EPO在胚胎早期由肝臟合成，以后慢慢轉移至腎，出生以后90%由腎的間質細胞分泌。此外，也有少量EPO由其他組織細胞產生，例如巨噬細胞、星型膠質細胞等〔5〕。作為藥用的EPO早期從尿中提取，目前許多國家已經克隆出EPO基因，并將其cDNA和DNA成功地在猴腎細胞(COS)、中國倉鼠卵巢細胞(CHO)等真核細胞中獲得了高效表達〔6〕。EPO的含量在不同物種的個體內并不是一個穩定的值，會隨著不同的刺激因素而發生變化，研究發現感應低氧基因的表達對EPO基因的表達至關重要〔7，8〕，缺氧誘導核因子通過蛋白合成結合至人EPO基因增強子，從而促進EPO基因的轉錄激活〔9〕。Paliege等〔10〕研究發現與EPO的產生相關的缺氧誘導因子 (HIF)可分為HIF-1α和HIF-2α。他們給予大白鼠脯胺酰羥化酶抑制劑FG-4497處理6 h后，腎分析發現，HIF介導的EPO mRNA表達明顯上調，且HIF-2α在成纖維細胞，內皮細胞，腎小球上皮細胞均有發現，HIF-1α僅在腎小管上皮細胞被發現。調節EPO產生的HIF90%由HIF-2α介導。Paul等〔11〕研究發現將腺苷灌注到游離的小鼠腎中，可誘導EPO的增加。若是在灌注液中加入腺苷拮抗劑或是腺苷脫氨酶，EPO的合成量顯著減少。Nagashima等〔12〕發現腺苷激動劑 5-N-ethylcarboxamideadenosine(NECA)、CHA和KW-3902均能促進鼠的血清EPO水平，并呈劑量依賴性。腺苷A2a的拮抗劑KF17837抑制NECA介導的EPO的產生。Fisher等〔13〕發現即使在常氧條件下培養，腺苷A2a選擇性的激動劑CGS-21580，也能顯著增加Hep3B細胞的EPO mRNA的表達水平。即使將細胞暴露在缺氧條件下，腺苷A2a的選擇性拮抗劑SCH-58261能顯著抑制EPO的表達。Bakris等〔14〕報道茶堿是一類腺苷非選擇性的拮抗劑，能降低紅細胞增多癥患者的血漿EPO水平。Batmunkh等〔15〕報道IL-1通過激活NF-kappaB能抑制HepG2細胞的EPO的產生，給細胞培養液中加入cAMP能抑制NF-kappaB的激活進而增加其EPO的產生。而Gleiter等〔16〕報道腺苷A1受體阻滯劑DPCPX和 KW-3902，腺苷 A1、A2 受體激動劑 CHA、CGS 21680，腺苷再攝取抑制劑EHNA都不能改變暴露在一氧化氮(NO)條件下小鼠血清的EPO的水平。有作者報道前列腺素E1能增加EPO的水平。Gross等〔17〕發現PGE2能增加游離的狗的腎灌注液中的EPO水平。Fink等〔18〕發現β2腎上腺受體激動劑能增加紅細胞增多癥小鼠的EPO水平。Radtke等〔19〕報道在觀察游離的狗的腎臟發現沙丁胺醇能增加EPO及前列腺素的釋放，這與Fink和Fisher的報道一致，并提示沙丁胺醇增加EPO的釋放可能是通過激活β2腎上腺受體。Nelson等〔20〕研究表明PGI2及其代謝產物能顯著增加紅細胞增多癥小鼠血清EPO的水平。Fisher等〔13〕闡述了腺苷和類花生四烯酸增加EPO水平的可能原因。Jelkmann等〔21〕報道在肝細胞培養過程中致裂原下調蛋白激酶C的同工酶，進而EPO水平表達下降。Fandrey等〔22〕在培養HepG2時研究發現白介素-1(IL-1)、腫瘤壞死因子-α(TNF-α)能抑制EPO的表達。后也有學者證實了IL-1、脂多糖能抑制EPO的表達。由此看出EPO的表達水平受多種因素的影響，且因素之間相互作用，共同決定實驗對象的EPO的水平。

- [可用數據]
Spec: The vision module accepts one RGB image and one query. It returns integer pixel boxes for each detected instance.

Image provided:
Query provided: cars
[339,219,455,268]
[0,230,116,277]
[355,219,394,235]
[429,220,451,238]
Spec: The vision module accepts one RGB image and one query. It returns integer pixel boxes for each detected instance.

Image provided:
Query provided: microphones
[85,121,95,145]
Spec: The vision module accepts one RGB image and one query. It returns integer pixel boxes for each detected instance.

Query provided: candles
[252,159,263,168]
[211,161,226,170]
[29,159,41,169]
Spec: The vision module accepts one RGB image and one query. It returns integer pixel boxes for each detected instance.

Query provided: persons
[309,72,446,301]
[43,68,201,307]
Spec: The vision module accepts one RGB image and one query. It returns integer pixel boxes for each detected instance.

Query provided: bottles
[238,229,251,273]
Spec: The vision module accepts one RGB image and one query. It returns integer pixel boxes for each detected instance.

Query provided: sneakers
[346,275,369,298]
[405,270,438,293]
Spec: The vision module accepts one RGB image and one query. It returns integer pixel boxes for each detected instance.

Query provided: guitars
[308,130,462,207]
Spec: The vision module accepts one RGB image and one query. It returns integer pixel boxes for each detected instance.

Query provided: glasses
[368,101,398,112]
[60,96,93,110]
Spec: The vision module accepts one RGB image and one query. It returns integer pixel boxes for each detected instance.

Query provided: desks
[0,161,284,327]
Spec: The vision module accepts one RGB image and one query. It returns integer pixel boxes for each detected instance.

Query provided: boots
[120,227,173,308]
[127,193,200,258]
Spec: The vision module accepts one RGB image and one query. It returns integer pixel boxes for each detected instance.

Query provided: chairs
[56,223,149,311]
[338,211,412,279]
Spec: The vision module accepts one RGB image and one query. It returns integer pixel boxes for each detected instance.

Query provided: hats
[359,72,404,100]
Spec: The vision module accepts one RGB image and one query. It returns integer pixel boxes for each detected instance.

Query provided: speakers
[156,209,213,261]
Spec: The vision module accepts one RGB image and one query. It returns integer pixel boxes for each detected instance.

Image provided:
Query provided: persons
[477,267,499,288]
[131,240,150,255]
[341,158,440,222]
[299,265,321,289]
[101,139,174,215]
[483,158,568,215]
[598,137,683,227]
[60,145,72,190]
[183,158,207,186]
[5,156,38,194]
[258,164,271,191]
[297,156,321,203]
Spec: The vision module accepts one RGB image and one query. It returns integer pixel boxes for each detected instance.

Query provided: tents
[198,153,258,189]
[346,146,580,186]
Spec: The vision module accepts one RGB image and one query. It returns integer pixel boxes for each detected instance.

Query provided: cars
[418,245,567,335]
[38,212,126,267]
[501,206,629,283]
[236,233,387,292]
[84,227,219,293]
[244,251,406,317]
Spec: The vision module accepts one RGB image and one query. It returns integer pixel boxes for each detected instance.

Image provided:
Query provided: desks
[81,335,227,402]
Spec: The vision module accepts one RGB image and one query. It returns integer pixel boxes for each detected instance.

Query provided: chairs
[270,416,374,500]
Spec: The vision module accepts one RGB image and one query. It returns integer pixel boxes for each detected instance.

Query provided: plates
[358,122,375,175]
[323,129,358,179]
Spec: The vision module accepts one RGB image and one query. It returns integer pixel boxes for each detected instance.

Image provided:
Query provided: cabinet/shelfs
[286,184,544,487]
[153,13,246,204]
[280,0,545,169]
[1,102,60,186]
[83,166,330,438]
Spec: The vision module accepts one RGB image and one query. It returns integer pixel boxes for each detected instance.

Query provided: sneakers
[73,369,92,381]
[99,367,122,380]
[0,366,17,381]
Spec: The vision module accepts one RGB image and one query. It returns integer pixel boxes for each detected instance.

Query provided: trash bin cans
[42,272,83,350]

- [練習題目]
(a) 根據EPO調節文段，判斷下列三項說法是否與原文相符，每項回答「是」或「否」，並引用原文中起決定作用的字句。(i) 出生以後，大部分EPO由腎的間質細胞分泌。(ii) HIF-1α在腎小球上皮細胞中被發現。(iii) Gleiter等報道，腺苷再攝取抑制劑EHNA能提高暴露在一氧化氮條件下小鼠血清的EPO水平。
(b) 請接著EPO調節文段的最後一句往下寫，續寫一段文字。

- [參考答案]
(a)
(i) 是。原文：「出生以后90%由腎的間質細胞分泌」
(ii) 否。原文：「HIF-1α僅在腎小管上皮細胞被發現」
(iii) 否。原文：「腺苷再攝取抑制劑EHNA都不能改變暴露在一氧化氮(NO)條件下小鼠血清的EPO的水平」

(b)
3 EPO與干細胞

干細胞是一類具有自我更新和多向分化能力的原始未分化細胞，根據干細胞來源的不同可分胚胎干細胞，成體干細胞和羊水干細胞三大類。在機體受損害時，這些干細胞便受多種因素的影響發生增殖、遷移、分化，進而盡可能的恢復機體的功能。國內外研究發現EPO與其他多種因素共同調節各類干細胞的功能，保護組織，使損傷減輕并促進組織功能的恢復。

3.1 EPO與神經干細胞 神經細胞是終末分化細胞，神經的損傷只能由膠質細胞再生修復，嚴重影響了患者的生活質量。因此神經干細胞的移植治療成為了近年來的研究熱點。目前對影響神經干細胞研究較多的因子有:成纖維細胞生長因子，表皮生長因子，膠質細胞神經源性生長因子，睫狀神經營養因子，胰島素樣生長因子-1等。EPO是近年研究較多的又一因素。研究發現，EPOR在成年腦及發育胎腦中均有表達。也有作者發現將EPO注入側腦室，嗅區的神經細胞會增多。Sadamoto等〔23〕用自發性高血壓大鼠制成永久性大腦中動脈梗塞模型，將EPO注射入腦室后，減輕了皮質梗死的程度，并促進丘腦部神經元的細胞的存活。趙舒武等〔24〕研究發現，促紅細胞生成素能促進神經干細胞的增殖和分化，對抗其凋亡。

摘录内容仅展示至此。